**Passage to read**
66 About Elasticsearch

This chapter provides an overview of the Elasticsearch indexing and search service integrated with the Oracle Communications Messaging Server different message stores.

Elasticsearch Indexing and Search

The Classic message store and Cassandra message store supports Elasticsearch indexing and search engine. Elasticsearch is a distributed search engine from the Apache Lucene project. It provides full text search services with built-in high availability, replication, horizontal scaling, and automatic load balancing.

For Elasticsearch, a message store deployment includes an Elasticsearch cluster. Multiple Classic message stores can share the same Elasticsearch cluster. Typically, all message store servers in a deployment share the same Elasticsearch clusters.

The classic message store does not enable index and search services by default. When Elasticsearch is enabled, the message store sends the message content to Elasticsearch for indexing when messages are appended to the mailboxes; the IMAP server sends search queries to Elasticsearch to perform textual searches. The message store uses Indexed Search Converter (ISC) to convert binary message content to text before indexing. Therefore, ISC must be configured on the message store server when Elasticsearch is enabled.

In classic store, ISC uses the file system to cache the text content. In Cassandra store, ISC uses Cassandra to store the cache content.

Note:

ISC requires read access to the message store in order to convert the content of a message. When used with classic store, ISC can be co-located with other message store processes or can run on a separate server with shared filesystem access to message store data.

Enabling Elasticsearch

To enable Elasticsearch on the message store, set the following options:

store.searchengine = elastic
elasticsearch.hostlist = a space separated list of elasticsearch hosts
elasticsearch.numshards = number of shards in elasticsearch cluster
elasticsearch.numreplicas = number of replicas in elasticsearch cluster
elasticsearch.storesource = false, if the storage space is limited

where,

searchengine specifies the message store search engine type.when the searchengine is set to elastic, Elasticsearch options control IMAP search operations.

hostlist specifies a space separated list of Elasticsearch hosts. Host format is host[:port]. If port is not specified, the port number is determined based on the setting of the port Elasticsearch option.

numshards specifies the number of shards in the Elasticsearch cluster. The numshards is used by store to create the message store index in Elasticsearch. The number of shards cannot be changed after the index is created. (Default : 5)

numreplicas specifies the number of replicas in the Elasticsearch cluster. The numreplicas is used by stored to create the Elasticsearch message store index. The message store does not update the number of replicas after the index is created. The number can be updated in Elasticsearch manually. (Default : 1)

The _source field in Elasticsearch contains the document body that was passed at index time. If storesource is enabled, the message store will create the Elasticsearch store/message index mapping with the _source field enabled; IMAP copy will use the _source field from Elasticsearch to index the message on the destination folder. The _source field data consumes a lot of disk space. You might want to disable the _source field if storage space is limited. Disabling the _source field will disable the ability to reindex, upgrade or repair index from Elasticsearch. (Default : false)

**Task to carry out**
Translate this sentence from the Elasticsearch overview into Spanish: "Multiple Classic message stores can share the same Elasticsearch cluster." The records are separate material with no connection to the Elasticsearch overview.

**Items**

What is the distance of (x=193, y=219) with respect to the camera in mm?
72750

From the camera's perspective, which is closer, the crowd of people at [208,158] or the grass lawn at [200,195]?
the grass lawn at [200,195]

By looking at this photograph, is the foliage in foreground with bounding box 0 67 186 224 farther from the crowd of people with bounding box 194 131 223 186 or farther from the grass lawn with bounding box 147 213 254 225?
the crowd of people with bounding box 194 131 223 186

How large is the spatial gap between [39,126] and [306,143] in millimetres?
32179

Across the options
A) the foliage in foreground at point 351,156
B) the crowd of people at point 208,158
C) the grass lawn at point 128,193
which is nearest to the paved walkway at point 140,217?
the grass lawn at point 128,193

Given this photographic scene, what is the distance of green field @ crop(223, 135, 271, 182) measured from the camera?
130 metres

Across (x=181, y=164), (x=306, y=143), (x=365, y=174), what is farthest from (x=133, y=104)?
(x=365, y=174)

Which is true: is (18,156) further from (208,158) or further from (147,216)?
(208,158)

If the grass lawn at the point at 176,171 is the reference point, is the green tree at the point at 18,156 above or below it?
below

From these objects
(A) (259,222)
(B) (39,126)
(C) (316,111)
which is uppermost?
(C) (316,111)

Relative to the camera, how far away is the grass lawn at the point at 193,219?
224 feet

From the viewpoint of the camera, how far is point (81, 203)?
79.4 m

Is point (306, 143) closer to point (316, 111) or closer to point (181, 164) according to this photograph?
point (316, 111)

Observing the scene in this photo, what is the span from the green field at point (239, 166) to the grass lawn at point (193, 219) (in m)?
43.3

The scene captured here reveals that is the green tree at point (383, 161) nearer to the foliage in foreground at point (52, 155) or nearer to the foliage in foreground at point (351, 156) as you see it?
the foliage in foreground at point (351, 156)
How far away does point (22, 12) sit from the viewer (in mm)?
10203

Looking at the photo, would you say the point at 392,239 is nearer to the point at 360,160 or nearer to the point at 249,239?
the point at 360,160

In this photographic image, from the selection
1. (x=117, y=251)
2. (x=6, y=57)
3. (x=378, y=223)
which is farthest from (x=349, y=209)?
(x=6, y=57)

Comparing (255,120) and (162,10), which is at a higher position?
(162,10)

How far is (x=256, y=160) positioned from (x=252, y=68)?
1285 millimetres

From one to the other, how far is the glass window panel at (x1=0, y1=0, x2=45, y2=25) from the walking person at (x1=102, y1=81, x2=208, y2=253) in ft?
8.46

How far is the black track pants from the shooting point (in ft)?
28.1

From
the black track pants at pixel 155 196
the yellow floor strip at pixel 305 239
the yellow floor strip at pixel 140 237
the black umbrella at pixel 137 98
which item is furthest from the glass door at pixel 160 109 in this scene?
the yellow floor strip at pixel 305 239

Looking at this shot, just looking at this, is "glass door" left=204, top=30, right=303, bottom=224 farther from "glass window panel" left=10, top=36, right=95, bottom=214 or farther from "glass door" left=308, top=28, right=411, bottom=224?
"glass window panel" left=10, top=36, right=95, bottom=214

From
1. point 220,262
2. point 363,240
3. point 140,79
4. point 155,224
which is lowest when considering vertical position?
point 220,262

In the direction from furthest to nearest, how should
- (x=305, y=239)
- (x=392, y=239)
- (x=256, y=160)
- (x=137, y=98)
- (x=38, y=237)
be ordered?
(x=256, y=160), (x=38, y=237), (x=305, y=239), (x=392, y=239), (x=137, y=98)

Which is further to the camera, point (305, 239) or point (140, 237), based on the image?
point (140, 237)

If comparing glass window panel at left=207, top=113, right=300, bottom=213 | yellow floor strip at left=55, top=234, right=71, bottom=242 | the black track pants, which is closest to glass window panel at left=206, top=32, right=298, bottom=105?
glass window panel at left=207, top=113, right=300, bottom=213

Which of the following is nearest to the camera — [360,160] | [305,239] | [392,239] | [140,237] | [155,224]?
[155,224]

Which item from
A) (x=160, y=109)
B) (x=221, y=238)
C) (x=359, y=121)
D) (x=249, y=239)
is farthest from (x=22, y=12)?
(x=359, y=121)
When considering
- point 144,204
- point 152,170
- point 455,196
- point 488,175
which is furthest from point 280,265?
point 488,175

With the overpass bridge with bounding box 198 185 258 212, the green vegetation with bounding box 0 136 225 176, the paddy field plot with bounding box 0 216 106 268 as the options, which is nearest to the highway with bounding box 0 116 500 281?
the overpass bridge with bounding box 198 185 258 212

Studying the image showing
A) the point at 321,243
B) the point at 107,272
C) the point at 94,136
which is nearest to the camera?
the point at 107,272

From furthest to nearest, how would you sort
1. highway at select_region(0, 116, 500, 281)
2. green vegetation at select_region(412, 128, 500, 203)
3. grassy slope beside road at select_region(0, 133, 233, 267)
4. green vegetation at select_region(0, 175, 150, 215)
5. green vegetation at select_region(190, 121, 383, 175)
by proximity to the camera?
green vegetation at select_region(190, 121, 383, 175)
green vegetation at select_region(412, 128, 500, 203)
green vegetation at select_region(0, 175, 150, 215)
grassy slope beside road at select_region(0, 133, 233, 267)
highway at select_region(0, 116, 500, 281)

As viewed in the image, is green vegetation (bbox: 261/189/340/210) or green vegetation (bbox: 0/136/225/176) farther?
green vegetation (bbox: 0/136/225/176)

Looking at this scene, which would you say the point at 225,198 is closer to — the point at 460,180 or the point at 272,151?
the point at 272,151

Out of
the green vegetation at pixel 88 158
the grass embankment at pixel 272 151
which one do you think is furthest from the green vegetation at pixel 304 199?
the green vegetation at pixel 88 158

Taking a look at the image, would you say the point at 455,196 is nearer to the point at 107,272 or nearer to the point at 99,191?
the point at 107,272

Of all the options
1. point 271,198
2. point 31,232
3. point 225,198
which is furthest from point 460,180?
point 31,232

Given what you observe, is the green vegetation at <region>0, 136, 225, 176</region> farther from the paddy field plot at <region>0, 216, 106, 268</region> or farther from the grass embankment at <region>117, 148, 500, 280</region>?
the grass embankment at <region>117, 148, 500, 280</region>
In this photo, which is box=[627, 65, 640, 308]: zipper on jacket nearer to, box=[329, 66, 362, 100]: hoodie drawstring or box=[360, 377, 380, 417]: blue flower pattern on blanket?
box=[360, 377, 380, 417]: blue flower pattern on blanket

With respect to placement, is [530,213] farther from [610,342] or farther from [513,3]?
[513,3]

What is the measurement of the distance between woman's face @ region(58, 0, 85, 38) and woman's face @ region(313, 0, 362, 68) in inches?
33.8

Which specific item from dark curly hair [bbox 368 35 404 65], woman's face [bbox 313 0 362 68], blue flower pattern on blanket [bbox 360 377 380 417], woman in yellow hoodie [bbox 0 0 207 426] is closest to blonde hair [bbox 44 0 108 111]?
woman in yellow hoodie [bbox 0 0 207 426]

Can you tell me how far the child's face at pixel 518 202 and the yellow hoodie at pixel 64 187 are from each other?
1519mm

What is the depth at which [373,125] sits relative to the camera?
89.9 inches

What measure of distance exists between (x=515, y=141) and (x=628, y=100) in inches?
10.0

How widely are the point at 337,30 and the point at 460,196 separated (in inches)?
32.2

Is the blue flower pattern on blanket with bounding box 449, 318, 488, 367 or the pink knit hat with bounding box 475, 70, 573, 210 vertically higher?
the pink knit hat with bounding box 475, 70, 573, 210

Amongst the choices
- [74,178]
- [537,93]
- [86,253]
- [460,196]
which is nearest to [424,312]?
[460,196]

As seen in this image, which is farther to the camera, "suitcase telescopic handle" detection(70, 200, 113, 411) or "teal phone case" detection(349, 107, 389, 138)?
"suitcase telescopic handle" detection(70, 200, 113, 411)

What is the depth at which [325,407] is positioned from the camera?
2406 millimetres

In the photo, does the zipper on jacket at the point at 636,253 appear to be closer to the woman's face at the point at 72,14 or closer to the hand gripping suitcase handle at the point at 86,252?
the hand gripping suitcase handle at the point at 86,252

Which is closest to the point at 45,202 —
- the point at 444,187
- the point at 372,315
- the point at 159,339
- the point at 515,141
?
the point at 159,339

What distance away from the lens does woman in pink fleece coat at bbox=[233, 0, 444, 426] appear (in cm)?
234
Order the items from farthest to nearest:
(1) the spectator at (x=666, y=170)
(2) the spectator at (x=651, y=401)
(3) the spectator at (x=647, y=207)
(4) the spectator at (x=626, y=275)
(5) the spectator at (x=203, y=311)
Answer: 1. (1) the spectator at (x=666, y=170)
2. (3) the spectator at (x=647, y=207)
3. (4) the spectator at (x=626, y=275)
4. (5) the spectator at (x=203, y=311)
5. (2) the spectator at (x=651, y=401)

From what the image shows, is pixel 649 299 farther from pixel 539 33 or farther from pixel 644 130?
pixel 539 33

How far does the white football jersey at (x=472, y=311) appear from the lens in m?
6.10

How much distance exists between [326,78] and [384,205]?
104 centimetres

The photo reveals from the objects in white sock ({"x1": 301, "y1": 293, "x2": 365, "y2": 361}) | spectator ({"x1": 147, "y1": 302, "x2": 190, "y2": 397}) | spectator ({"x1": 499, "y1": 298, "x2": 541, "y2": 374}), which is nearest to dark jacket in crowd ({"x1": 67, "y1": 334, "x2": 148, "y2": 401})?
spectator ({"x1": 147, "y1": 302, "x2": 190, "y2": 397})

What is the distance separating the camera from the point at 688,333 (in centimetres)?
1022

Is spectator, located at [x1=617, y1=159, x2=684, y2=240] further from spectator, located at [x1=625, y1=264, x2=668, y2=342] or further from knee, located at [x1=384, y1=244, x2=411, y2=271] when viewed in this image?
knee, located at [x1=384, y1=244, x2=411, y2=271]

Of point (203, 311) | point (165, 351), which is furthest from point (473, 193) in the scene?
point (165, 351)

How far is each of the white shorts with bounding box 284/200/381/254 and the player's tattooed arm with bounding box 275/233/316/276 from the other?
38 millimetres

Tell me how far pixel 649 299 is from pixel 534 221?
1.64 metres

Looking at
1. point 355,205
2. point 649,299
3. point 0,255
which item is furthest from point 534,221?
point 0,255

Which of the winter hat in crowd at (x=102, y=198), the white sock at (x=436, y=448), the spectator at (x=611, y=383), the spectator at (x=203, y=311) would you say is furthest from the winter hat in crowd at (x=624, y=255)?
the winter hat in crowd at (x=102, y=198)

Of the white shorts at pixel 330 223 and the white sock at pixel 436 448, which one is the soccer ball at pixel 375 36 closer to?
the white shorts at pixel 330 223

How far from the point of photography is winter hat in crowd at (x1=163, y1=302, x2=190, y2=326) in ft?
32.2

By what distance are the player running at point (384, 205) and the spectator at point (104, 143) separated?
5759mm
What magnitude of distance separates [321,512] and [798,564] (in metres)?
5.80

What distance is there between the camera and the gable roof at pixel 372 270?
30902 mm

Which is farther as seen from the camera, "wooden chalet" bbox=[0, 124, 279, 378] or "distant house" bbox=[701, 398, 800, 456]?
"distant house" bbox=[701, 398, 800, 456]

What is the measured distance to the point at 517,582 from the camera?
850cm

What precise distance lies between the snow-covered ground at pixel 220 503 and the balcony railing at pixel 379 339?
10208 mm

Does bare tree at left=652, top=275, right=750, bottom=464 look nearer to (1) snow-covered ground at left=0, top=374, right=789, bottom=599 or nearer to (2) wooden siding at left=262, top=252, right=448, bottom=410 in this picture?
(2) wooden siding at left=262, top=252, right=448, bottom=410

**Response to the exercise**
Varios almacenes de mensajes Classic pueden compartir el mismo clúster de Elasticsearch.